Hildesheim - Reiner Werth steht auf dem Roten Platz und schaut auf die von der Polizei mit Flatterband abgesperrte Vereinsgaststätte. Roter Platz wird die Freifläche vor der Vereinsgaststätte „Zur Abseitsfalle“ des Polizeisportvereins (PSV) Grün-Weiß auf der Marienburger Höhe genannt. „Weil früher mal viele Sozialdemokraten hier Mitglied waren“, erzählt der 80-Jährige, der selbst einmal Polizist war und den Verein bis 2003 als Vorsitzender führte. Nun ist er „nur noch“ einfaches Mitglied und Nachbar, der gelegentlich vorbeikommt. „Vom Brand in der Nacht habe ich nichts mitbekommen“, erzählt er am Donnerstagvormittag. Dabei wohnt er nicht weit vom Sportplatz entfernt. Hier war in der Nacht ein Feuer ausgebrochen. Die gegen 2 Uhr alarmierte Feuerwehr hat den Brand innerhalb kürzester Zeit gelöscht. Aber der Schaden ist trotzdem erheblich.

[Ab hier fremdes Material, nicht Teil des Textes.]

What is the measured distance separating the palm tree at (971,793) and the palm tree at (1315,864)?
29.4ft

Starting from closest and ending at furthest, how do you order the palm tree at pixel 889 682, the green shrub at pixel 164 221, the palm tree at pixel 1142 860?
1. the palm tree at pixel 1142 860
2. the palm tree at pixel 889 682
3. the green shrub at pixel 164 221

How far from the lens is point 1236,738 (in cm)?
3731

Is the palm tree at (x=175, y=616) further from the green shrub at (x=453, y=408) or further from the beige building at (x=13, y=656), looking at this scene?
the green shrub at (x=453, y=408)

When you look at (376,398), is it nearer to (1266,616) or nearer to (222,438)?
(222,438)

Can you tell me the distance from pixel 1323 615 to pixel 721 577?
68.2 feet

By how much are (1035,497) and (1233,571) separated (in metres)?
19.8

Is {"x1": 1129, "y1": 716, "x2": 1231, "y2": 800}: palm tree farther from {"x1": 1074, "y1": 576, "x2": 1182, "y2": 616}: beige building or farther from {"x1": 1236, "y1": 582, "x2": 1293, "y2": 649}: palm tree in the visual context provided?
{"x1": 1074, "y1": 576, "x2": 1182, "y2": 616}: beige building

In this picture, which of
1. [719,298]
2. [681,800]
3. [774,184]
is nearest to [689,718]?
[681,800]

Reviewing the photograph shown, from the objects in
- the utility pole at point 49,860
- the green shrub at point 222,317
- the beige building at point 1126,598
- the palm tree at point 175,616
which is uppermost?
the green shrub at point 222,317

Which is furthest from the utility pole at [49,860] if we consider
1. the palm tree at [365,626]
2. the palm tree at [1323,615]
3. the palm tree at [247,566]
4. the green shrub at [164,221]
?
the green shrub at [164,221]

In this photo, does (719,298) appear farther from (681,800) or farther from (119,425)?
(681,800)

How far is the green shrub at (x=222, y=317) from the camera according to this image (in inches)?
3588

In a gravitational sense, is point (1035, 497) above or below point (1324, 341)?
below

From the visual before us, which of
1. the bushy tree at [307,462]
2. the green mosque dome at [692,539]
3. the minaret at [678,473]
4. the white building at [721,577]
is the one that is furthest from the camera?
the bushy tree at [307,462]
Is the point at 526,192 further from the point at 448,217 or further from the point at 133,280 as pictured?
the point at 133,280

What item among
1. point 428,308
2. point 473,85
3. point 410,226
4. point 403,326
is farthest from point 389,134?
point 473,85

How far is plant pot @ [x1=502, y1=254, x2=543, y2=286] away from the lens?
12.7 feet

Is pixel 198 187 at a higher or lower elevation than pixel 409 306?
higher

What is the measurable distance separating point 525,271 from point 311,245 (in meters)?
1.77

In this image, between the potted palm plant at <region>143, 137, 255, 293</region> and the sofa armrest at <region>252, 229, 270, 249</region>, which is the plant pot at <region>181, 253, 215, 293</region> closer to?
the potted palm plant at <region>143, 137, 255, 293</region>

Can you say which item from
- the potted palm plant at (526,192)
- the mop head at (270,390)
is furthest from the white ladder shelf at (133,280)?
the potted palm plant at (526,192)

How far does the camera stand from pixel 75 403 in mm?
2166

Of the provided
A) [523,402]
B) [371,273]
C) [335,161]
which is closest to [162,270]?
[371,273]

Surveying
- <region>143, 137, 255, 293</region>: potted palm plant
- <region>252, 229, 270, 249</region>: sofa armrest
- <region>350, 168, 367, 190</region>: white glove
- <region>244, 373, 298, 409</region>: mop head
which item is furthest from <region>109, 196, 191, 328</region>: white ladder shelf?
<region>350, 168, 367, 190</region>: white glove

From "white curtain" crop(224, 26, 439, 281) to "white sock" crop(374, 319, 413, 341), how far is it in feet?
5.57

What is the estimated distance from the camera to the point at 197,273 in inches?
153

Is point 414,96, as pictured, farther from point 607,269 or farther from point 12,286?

„Wir können froh sein, dass es nur den Anbau getroffen hat“, sagt der heutige Vereinsvorsitzende Peter Thoni, der kurz nach Werth eintrifft. Am Anbau besteht die Fassade zwar wie beim Rest des im Laufe der Jahre immer mehr erweiterten Gebäudes überwiegend aus Holz. Aber innen sei der Anbau aus Stein. Andere Teile, etwa der Schankraum, bestehen hingegen nahezu komplett aus Holz. „Wenn das Feuer übergegriffen hätte, wäre alles abgebrannt“, vermutet auch Werth.
Um 6 Uhr klingelte die Polizei beim Vorsitzenden durch
Nach und nach treffen immer mehr Verantwortliche des Vereins, aber auch Brandermittler der Polizeiinspektion ein. Letztere begutachten den Schaden, schauen, an welchen Stellen das Feuer ausgebrochen sein könnte. „Hast du mal eine Leiter für mich, dann muss ich keine Drohne kommen lassen“, fragt einer der ermittelnden Beamten den Vereinsvorsitzenden. Man kennt sich. Der Vereinsvorsitzende ist ebenfalls Polizist. Seine Kollegen hatten schon in der Nacht versucht, ihn zu erreichen. Um 6 Uhr hörte er das Klingeln schließlich und fuhr nach dem Gespräch sofort zum Vereinsgelände.
Hier liegt am Vormittag nach dem Brand noch immer erheblicher Rauchgeruch in der Luft. Verkohlte Trümmerreste und Dachziegel liegen in der Umgebung. Beim Blick durch das Fenster kann man das Wasser erkennen, das im Anbau steht. „Der wird wohl abgerissen werden müssen“, vermutet Werth. Wie es weitergehen soll, ist noch unklar. „Ich habe auch den Pächter noch gar nicht erreicht“, sagt Thoni.
Zunächst keine Auswirkungen auf den Trainingsbetrieb
Die sportlichen Aktivitäten des Vereins sind zunächst nicht betroffen. „Auf unseren Trainingsbetrieb hat das keine Auswirkungen“, sagt Marvin Bode, Trainer der 1. Herren, der kurz nach dem Vereinsvorsitzenden eintrifft. Toiletten und Umkleiden des Vereins befinden sich in dem nicht betroffenen Gebäude neben dem Vereinsheim.
Für Sportler wie Reiner Werth geht es bei der in Teilen zerstörte Vereinsgaststätte nicht nur zum den materiellen Schaden. „Ich habe das Gebäude Anfang der 80er-Jahre mit aufgebaut“, erzählt er.